Lindelwa Skenjana recently published a book called ‘Black Girl’s Guide to Corporate South Africa’. In this book, she describes the challenges that most black women in corporate South Africa face at various stages of their career. Her book provides very real details that most of us prefer not to talk about such as racism, ethnic chauvinism, toxic work environments and sexual harassment in the workplace. While being cognisant of the aforementioned, she notes that in order to succeed in corporate SA, you need to exert masculine energy i.e. be assertive, openly ambitious and take charge.
It’s difficult to find a one-size-fits-all approach when it comes to dealing with such topics but I do believe that it all boils down to respect: respect for each other and respect for yourself. As a young woman who grew up in a matriarchy, I try to be considerate, but I also know my rights. My approach has been to stand my ground with integrity and without compromising myself.

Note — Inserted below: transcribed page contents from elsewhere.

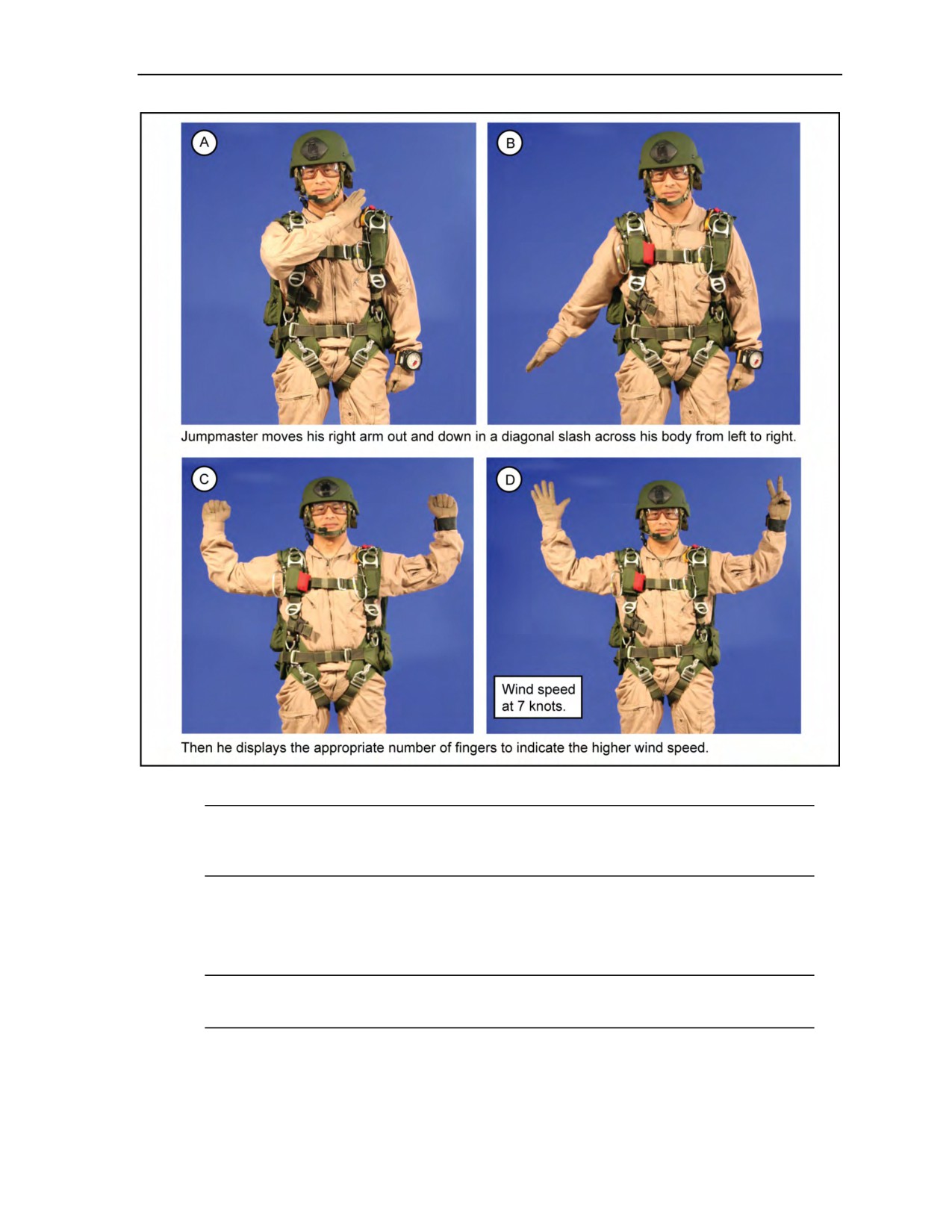 A

B

Jumpmaster moves his right arm out and down in a diagonal slash across his body from left to right.

C

D

Wind speed at 7 knots.

Then he displays the appropriate number of fingers to indicate the higher wind speed.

My advice to other women confronting these types of situations is to be sure of yourself, be respectful and considerate, and expect the same in return. Do not let other people’s views change how you feel about yourself.
Work should always be a safe space that gives people a place where they can share their ideas and opinions without fear of repercussion and live their identity without facing discrimination or harm. It should be a space where guidance, advice, vulnerability and honesty are allowed and indeed encouraged.
Sensitivity training is essential to equip all people with the same understanding of expectations and how to respect any differences without being hindered by them in the workplace. After all, if you feel forced to keep quiet, you are not adding value to your organisation; if that is the case, then why be there?